Paul is very active at Good News: running the tech, as part of the preaching team, as a church Elder…and all the other tasks, incidental and great, that encumber a community that doesn’t have a minister. Thirty years ago, there would have been 40 or 50 people filling the pews, as well as other Lutheran faith communities in surrounding towns. Now, those other places of worship have closed and there can be anywhere between three and twenty at Good News on any given Sunday. “Twenty back when there was a pastor, anyway,” Paul clarifies. He’s quick to point out that he is just one cog in a tight-knit community: “We actually have three lay-readers who rotate from week to week; Glenn has permission to consecrate the Communion and Jan is the Treasurer; Richard Lutze does all the church plant maintenance and is a lay-reader as well.”
Renting out the manse helps keep the community afloat, and resources from Lutheran Media have been invaluable in making Sunday mornings happen.
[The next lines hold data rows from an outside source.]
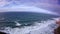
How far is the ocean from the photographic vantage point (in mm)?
1298

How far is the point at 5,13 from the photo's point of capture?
1336 millimetres

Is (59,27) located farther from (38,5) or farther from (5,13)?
(5,13)

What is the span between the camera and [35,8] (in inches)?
53.5

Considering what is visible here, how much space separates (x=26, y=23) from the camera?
52.4 inches

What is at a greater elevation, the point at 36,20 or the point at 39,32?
the point at 36,20

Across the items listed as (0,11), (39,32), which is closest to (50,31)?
(39,32)

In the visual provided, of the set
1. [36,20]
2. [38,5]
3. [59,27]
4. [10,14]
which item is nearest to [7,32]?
[10,14]

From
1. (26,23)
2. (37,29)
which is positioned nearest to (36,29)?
(37,29)

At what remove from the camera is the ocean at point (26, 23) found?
1298 millimetres

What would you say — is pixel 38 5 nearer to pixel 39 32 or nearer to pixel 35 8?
pixel 35 8

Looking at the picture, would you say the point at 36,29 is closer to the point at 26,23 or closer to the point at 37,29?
the point at 37,29

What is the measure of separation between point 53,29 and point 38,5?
37cm

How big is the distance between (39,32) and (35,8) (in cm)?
33

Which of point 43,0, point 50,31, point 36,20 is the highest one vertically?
point 43,0
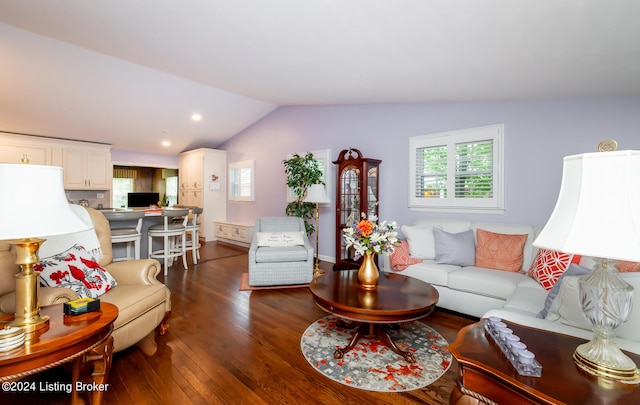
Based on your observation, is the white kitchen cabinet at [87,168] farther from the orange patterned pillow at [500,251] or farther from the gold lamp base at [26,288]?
the orange patterned pillow at [500,251]

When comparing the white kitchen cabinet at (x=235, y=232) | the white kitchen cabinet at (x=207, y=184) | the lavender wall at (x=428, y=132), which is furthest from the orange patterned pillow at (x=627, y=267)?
the white kitchen cabinet at (x=207, y=184)

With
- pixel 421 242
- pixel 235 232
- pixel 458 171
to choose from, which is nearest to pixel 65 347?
pixel 421 242

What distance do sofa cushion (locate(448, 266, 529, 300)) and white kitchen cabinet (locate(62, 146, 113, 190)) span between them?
6.98m

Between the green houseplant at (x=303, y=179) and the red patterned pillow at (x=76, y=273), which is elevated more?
the green houseplant at (x=303, y=179)

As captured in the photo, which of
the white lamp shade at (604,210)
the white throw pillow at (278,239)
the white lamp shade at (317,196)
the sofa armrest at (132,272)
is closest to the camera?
the white lamp shade at (604,210)

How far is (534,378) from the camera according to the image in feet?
3.11

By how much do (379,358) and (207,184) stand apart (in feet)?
20.2

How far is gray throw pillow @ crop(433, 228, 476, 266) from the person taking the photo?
3.18m

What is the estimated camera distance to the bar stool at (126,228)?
3.61m

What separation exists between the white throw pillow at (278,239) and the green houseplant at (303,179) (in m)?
0.97

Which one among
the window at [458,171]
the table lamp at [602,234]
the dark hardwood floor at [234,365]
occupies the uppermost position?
the window at [458,171]

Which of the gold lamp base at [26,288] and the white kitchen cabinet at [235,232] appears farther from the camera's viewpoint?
the white kitchen cabinet at [235,232]

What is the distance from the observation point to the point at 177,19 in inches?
102

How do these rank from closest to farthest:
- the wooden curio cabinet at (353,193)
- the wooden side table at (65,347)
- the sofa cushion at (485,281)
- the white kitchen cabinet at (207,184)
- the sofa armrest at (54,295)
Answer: the wooden side table at (65,347) → the sofa armrest at (54,295) → the sofa cushion at (485,281) → the wooden curio cabinet at (353,193) → the white kitchen cabinet at (207,184)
It’s a truism to say “no minister, no ministry” but as Paul points out, people don’t tend to stick around when there’s no-one at the helm. I think about what I’ve seen that morning: he and Glenn steering the rest of us through that time of worship together, in grace and peace…but I take his point.
It was much that way through the February flood as well – the “big one” that destroyed much of a town of 45,000 people. The bowlo across the road was flooded, as were homes a block over, but the little church stayed dry and whole, sparing office space for service providers to set up camp within, and Sunday worship space for Catholics. Down the road at the Alstonville post office, Glenn Faulkner provided the only banking option for miles around – there were no working ATMs left in Lismore, or pretty much anywhere around.
The Beckers are no strangers to floods – surprising considering their drought-affected farming history. There was a flooding creek on the Inglewood property, and a weather station at Woodspring that taught them to monitor conditions. So, Chris grew up knowing how to deal with floods…still, they make her anxious.
“The big one was our third here in the Northern Rivers, with smaller ones between and since. Although we weren’t severely affected personally – other than being cut off from town and damage to our house electricals – it was devastating to witness this one. The military presence, text messages to evacuate, flooding up to the powerlines in Lismore. There was even flooding in Casino, which is usually a litmus test for whether it’s truly serious or not.”
Eight months on, she relives the event every time they cross the bridge into Lismore town. “Those people stuck in their roof cavities, unable to get out…it’s heart-wrenching.” Paul, working as he does in the dairy industry, saw losses of another kind. One young family he assisted had camped on their roof, watching helplessly as their 200 head of Jersey cattle floated away and drowned. Like everyone here, the Beckers did what they could to help.
I reflect as I get in my car and drive away that the little church in Lismore East persists because it is built upon the dogged resilience and enduring witness of the people of the land. A people whose faith knows no seasons, who live to share the goodness of God, and who will attest, with the writer of Ecclesiastes, that – no matter what – the sun also rises.